## Текст упражнения

++++

И, что бы два раза не вставать — какой-то странный день мизантропии и меланхолии. Сразу хочется спросить мироздание: "А я толстый и некрасивый?" А мироздание ответит мне "Они просто ничего не понимают". Видел сегодня хорошего человека в бешенстве. Ещё видел много всякого, несмотря на хорошую, впрочем, всё время меняющуюся, погоду.
История про то, что два раза не вставать (2012-11-10)
Шёл сейчас по ночному городу, слушал дудук при помощи подручных электронных средств.
А в городе ночью не прекращается рабочая жизнь — в промозглой мгле продолжают ковыряться в трамвайных путях люди в оранжевых жилетах. Стучат кувалдой куда-то в гравий меж трамвайными путями, пинают криво припаркованные машины, чтобы вышли в ночь их владельцы. Перемигивается жёлтыми проблесковыми маячками экскаватор на обочине — с таким же экскаватором, стоящим подальше.
Размышлял при этом о причудливых сочетаниях людей — видимо это возрастное. Если прожил достаточно долго, то можешь наблюдать, как дует людской ветер к югу, оборачивается к северу, кружатся люди, и оборачиваются на круги свои.
Товарищ мой должен был утром ехать на похороны одного военного переводчика, которого я знал, да знал мало.
Не сказать, что тот мне нравится, особенно во хмелю, да только смерть смыла это былое раздражение.
Иные люди в эти дни меняли свои жизни, причём с отчаянием надежды, и тому отчаянию я не доверял.
А уж чужой надежде доверять дело совсем зряшное.
И, чтобы два раза не вставать, вспомнил рассказ Волгина о студенте, который не знал, когда умер Толстой. Его спросили об этом на экзамене, и когда он не смог ответить, спросили ещё — до революции или после. Студент, подумав, отвечал, что — после. Тогда его спросили, как тот относился к Советской власти. Студент, подумав, сказал, что принял.
Я, помню, слушал эту историю, и ощущал, что в ней не хватало детали.
Напрашивался последний штрих в этой биографии: Толстой умер в 1921 году.
Его сгубило отсутствие воздуха.
История про то, что два раза не вставать (2012-11-12)
За выходные дни то и дело в Сети всплывало известие, что любительницам несанкционированного хорового пения в храмах не дали очередную гражданскую премию. Люди говорят об этом с некоторым злорадством, хотя о названии премии и о самом её существовании, как правило, слышат впервые.
Ну, это не моё, собственно дело.
Собственно, речь была о такой хитрой премии имени Мартина Лютера — того самого Лютера, что кидался чернильницами и приколачивал важные объявления к дверям храмов. Не помню, пел ли он там.
У меня, правда, вот возник совершенно иной вопрос (как показывает мой опыт, мне всегда интереснее именно побочные вопросы). Благодаря невыдаче премии отечественным номинантам, я узнал, кому её, собственно, дали.
А дали её немецким рестораторам из Регенсбурга за то, что они теперь отказываются обслуживать нацистов.

++++

## Задания
1 - За что, согласно записям «История про то, что два раза не вставать», немецким рестораторам из Регенсбурга дали премию имени Мартина Лютера?
2 - Продолжите записи «История про то, что два раза не вставать» после их последней фразы.

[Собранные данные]
++++

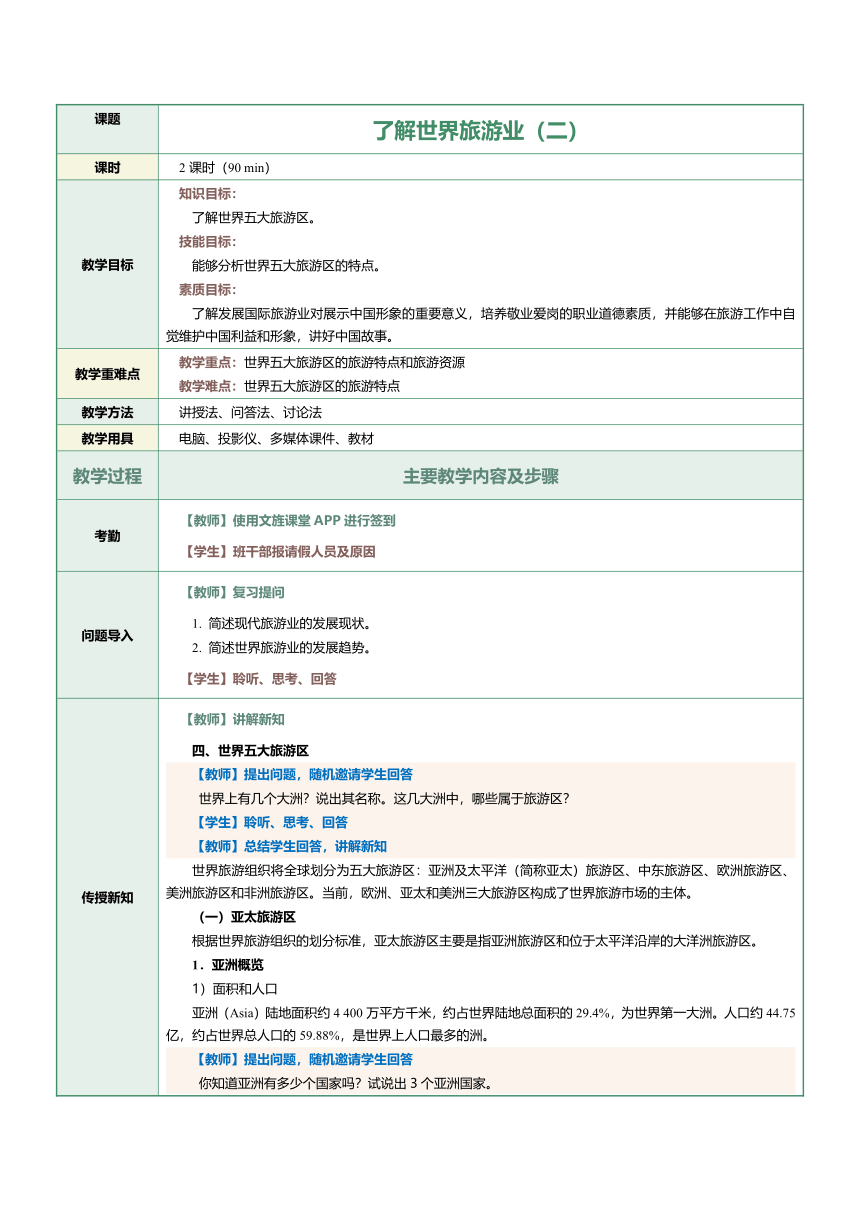 | 课题 | 了解世界旅游业（二） |
|---|---|
| 课时 | 2 课时（90 min） |
| 教学目标 | 知识目标：<br>了解世界五大旅游区。<br>技能目标：<br>能够分析世界五大旅游区的特点。<br>素质目标：<br>了解发展国际旅游业对展示中国形象的重要意义，培养敬业爱岗的职业道德素质，并能够在旅游工作中自觉维护中国利益和形象，讲好中国故事。 |
| 教学重难点 | 教学重点：世界五大旅游区的旅游特点和旅游资源<br>教学难点：世界五大旅游区的旅游特点 |
| 教学方法 | 讲授法、问答法、讨论法 |
| 教学用具 | 电脑、投影仪、多媒体课件、教材 |
| 教学过程 | 主要教学内容及步骤 |
| 考勤 | 【教师】使用文旌课堂 APP 进行签到<br>【学生】班干部报请假人员及原因 |
| 问题导入 | 【教师】复习提问<br>1. 简述现代旅游业的发展现状。<br>2. 简述世界旅游业的发展趋势。<br>【学生】聆听、思考、回答 |
| 传授新知 | 【教师】讲解新知<br>四、世界五大旅游区<br>【教师】提出问题，随机邀请学生回答<br>世界上有几个大洲？说出其名称。这几大洲中，哪些属于旅游区？<br>【学生】聆听、思考、回答<br>【教师】总结学生回答，讲解新知<br>世界旅游组织将全球划分为五大旅游区：亚洲及太平洋（简称亚太）旅游区、中东旅游区、欧洲旅游区、美洲旅游区和非洲旅游区。当前，欧洲、亚太和美洲三大旅游区构成了世界旅游市场的主体。<br>（一）亚太旅游区<br>根据世界旅游组织的划分标准，亚太旅游区主要是指亚洲旅游区和位于太平洋沿岸的大洋洲旅游区。<br>1．亚洲概览<br>1）面积和人口<br>亚洲（Asia）陆地面积约 4 400 万平方千米，约占世界陆地总面积的 29.4%，为世界第一大洲。人口约 44.75 亿，约占世界总人口的 59.88%，是世界上人口最多的洲。<br>【教师】提出问题，随机邀请学生回答<br>你知道亚洲有多少个国家吗？试说出 3 个亚洲国家。 |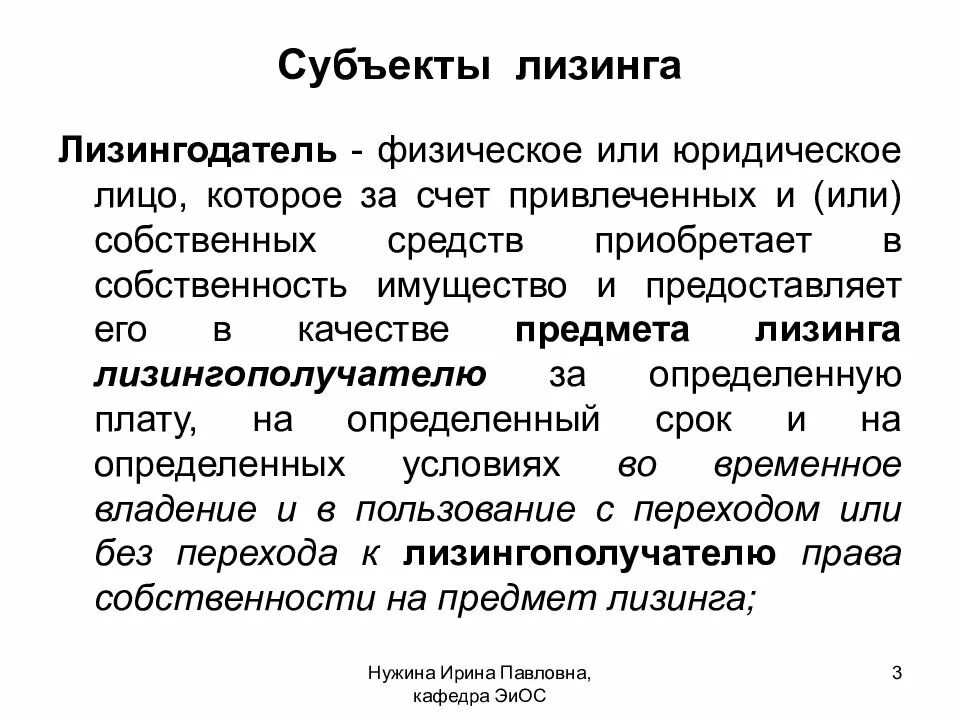 Субъекты лизинга

Лизингодатель - физическое или юридическое лицо, которое за счет привлеченных и (или) собственных средств приобретает в собственность имущество и предоставляет его в качестве предмета лизинга лизингополучателю за определенную плату, на определенный срок и на определенных условиях во временное владение и в пользование с переходом или без перехода к лизингополучателю права собственности на предмет лизинга;

Нужина Ирина Павловна, кафедра ЭиОС

3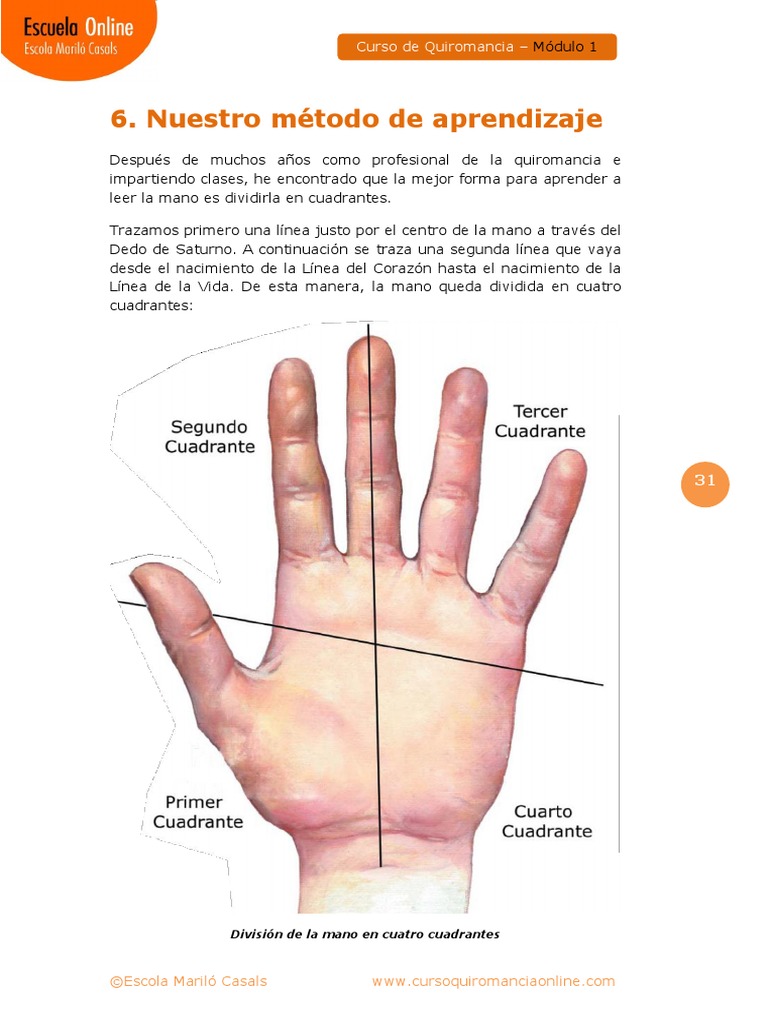 Escuela Online
Escola Mariló Casals

Curso de Quiromancia – Módulo 1

6. Nuestro método de aprendizaje

Después de muchos años como profesional de la quiromancia e impartiendo clases, he encontrado que la mejor forma para aprender a leer la mano es dividirla en cuadrantes.

Trazamos primero una línea justo por el centro de la mano a través del Dedo de Saturno. A continuación se traza una segunda línea que vaya desde el nacimiento de la Línea del Corazón hasta el nacimiento de la Línea de la Vida. De esta manera, la mano queda dividida en cuatro cuadrantes:

Segundo Cuadrante

Tercer Cuadrante

Primer Cuadrante

Cuarto Cuadrante

31

División de la mano en cuatro cuadrantes

©Escola Mariló Casals

www.cursoquiromanciaonline.com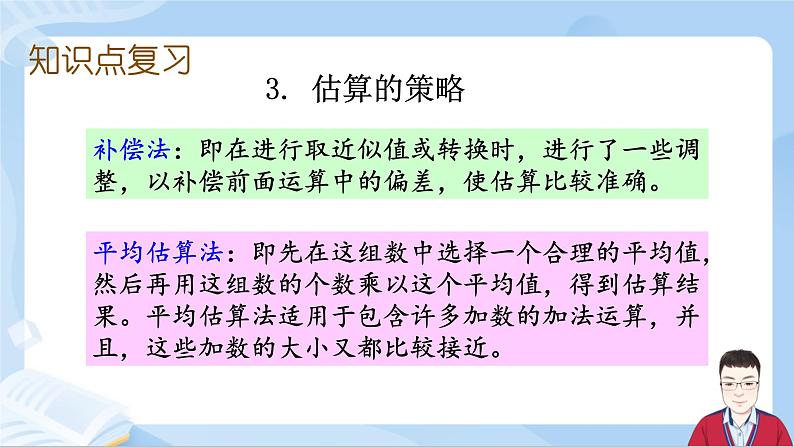 知识点复习

3. 估算的策略

补偿法：即在进行取近似值或转换时，进行了一些调整，以补偿前面运算中的偏差，使估算比较准确。

平均估算法：即先在这组数中选择一个合理的平均值，然后再用这组数的个数乘以这个平均值，得到估算结果。平均估算法适用于包含许多加数的加法运算，并且，这些加数的大小又都比较接近。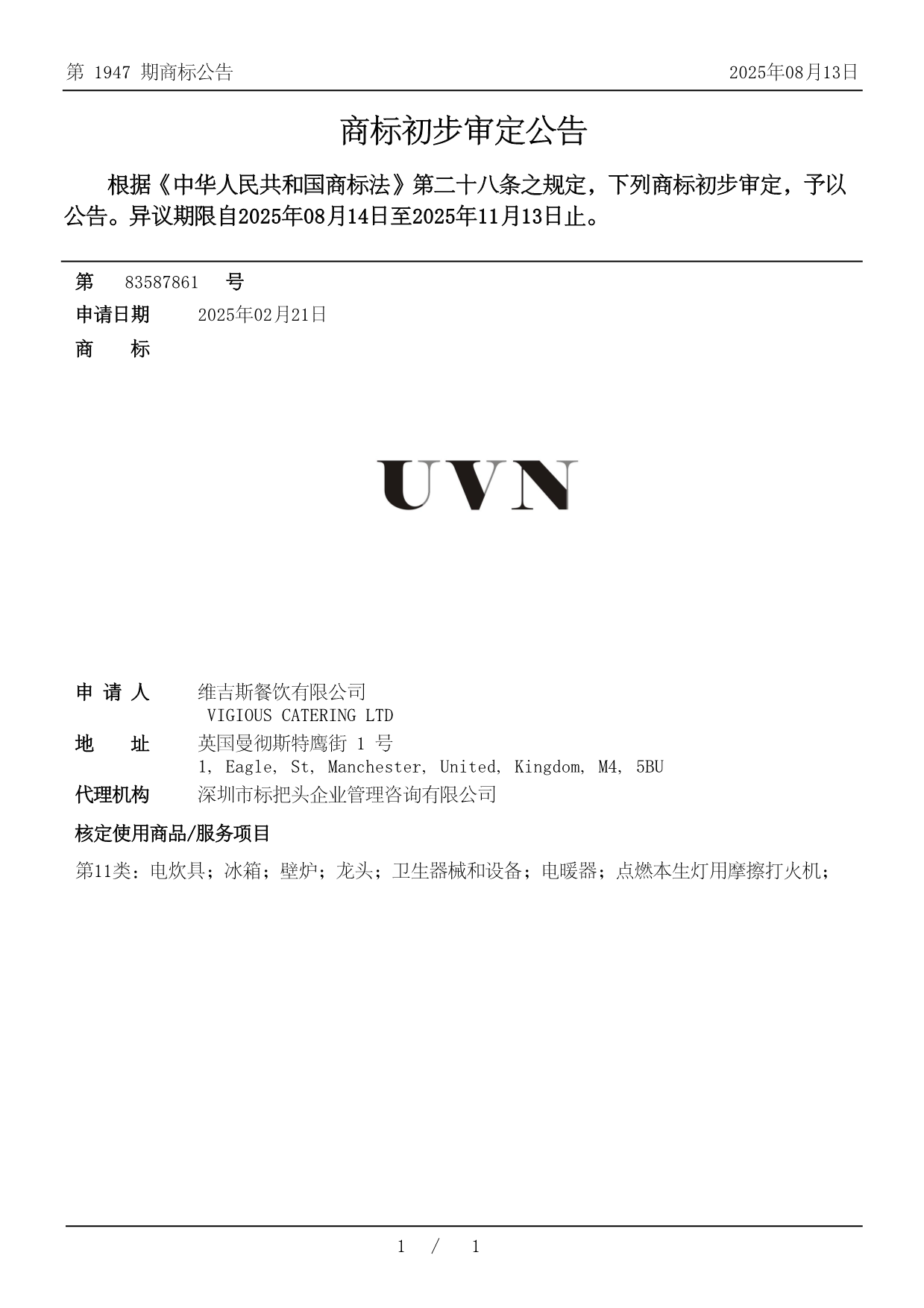 第 1947 期商标公告

2025年08月13日

商标初步审定公告

根据《中华人民共和国商标法》第二十八条之规定，下列商标初步审定，予以公告。异议期限自2025年08月14日至2025年11月13日止。

第 83587861 号

申请日期 2025年02月21日

商 标

UVN

申 请 人 维吉斯餐饮有限公司
VIGIOUS CATERING LTD

地 址 英国曼彻斯特鹰街 1 号
1, Eagle, St, Manchester, United, Kingdom, M4, 5BU

代理机构 深圳市标把头企业管理咨询有限公司

核定使用商品/服务项目

第11类：电炊具；冰箱；壁炉；龙头；卫生器械和设备；电暖器；点燃本生灯用摩擦打火机；

1 / 1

++++

## Ответы к заданиям
1 - За то, что они теперь отказываются обслуживать нацистов.

2 -
Там раньше приключилась такая увлекательная история про то, как нацисты обижали темнокожую женщину, за неё заступился храбрый бармен, они бармена побили, тот, слава Богу, от них всё же убежал. Ну и рестораторы решили нацистов не кормить.
Премия имеет девиз «Бесстрашное слово». Не кормить, конечно, бесстрашно — и, видимо, нацисты у них составляют четверть выручки, если это так героично и именно это отчаянное свободное слово. Но в 1933 было бы круче, чего там.
Но я почитал декларацию рестораторов и обнаружил там сплошь общие слова. Типа, мы за мир, против расизма, за всё хорошее против всего плохого.
Но как понять, что за «расистское поведение» по внешности, пока они не начали его проявлять?
То есть, они должны расистски себя проявить до того, как у них приняли заказ.
А если они поели и заорали «Вон черномазых!» — что, им счёт не приносят? Вот, к примеру, «носить свастику». Если человек нарисовал себе на пипиське свастику и в баню притом не ходит — какое мне дело до его свастики? Вдруг он вообще индус — это уж отдельная история. Хотя одного певца не пустили на работу в оперу даже не за то, что на нём нарисована свастика, а была когда-то.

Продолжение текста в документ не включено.